- Opening Delimiter -

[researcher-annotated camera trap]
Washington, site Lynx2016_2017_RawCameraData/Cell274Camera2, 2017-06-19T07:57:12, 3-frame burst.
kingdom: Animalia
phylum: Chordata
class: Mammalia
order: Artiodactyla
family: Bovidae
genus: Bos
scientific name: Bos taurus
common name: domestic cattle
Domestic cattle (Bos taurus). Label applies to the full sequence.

- Closing Delimiter -

• Exercise directions
Your output should be an exact transcription of the line that holds "family: Bovidae" and each line after it through the end of the listing above.

• Result for this exercise
family: Bovidae
genus: Bos
scientific name: Bos taurus
common name: domestic cattle
Domestic cattle (Bos taurus). Label applies to the full sequence.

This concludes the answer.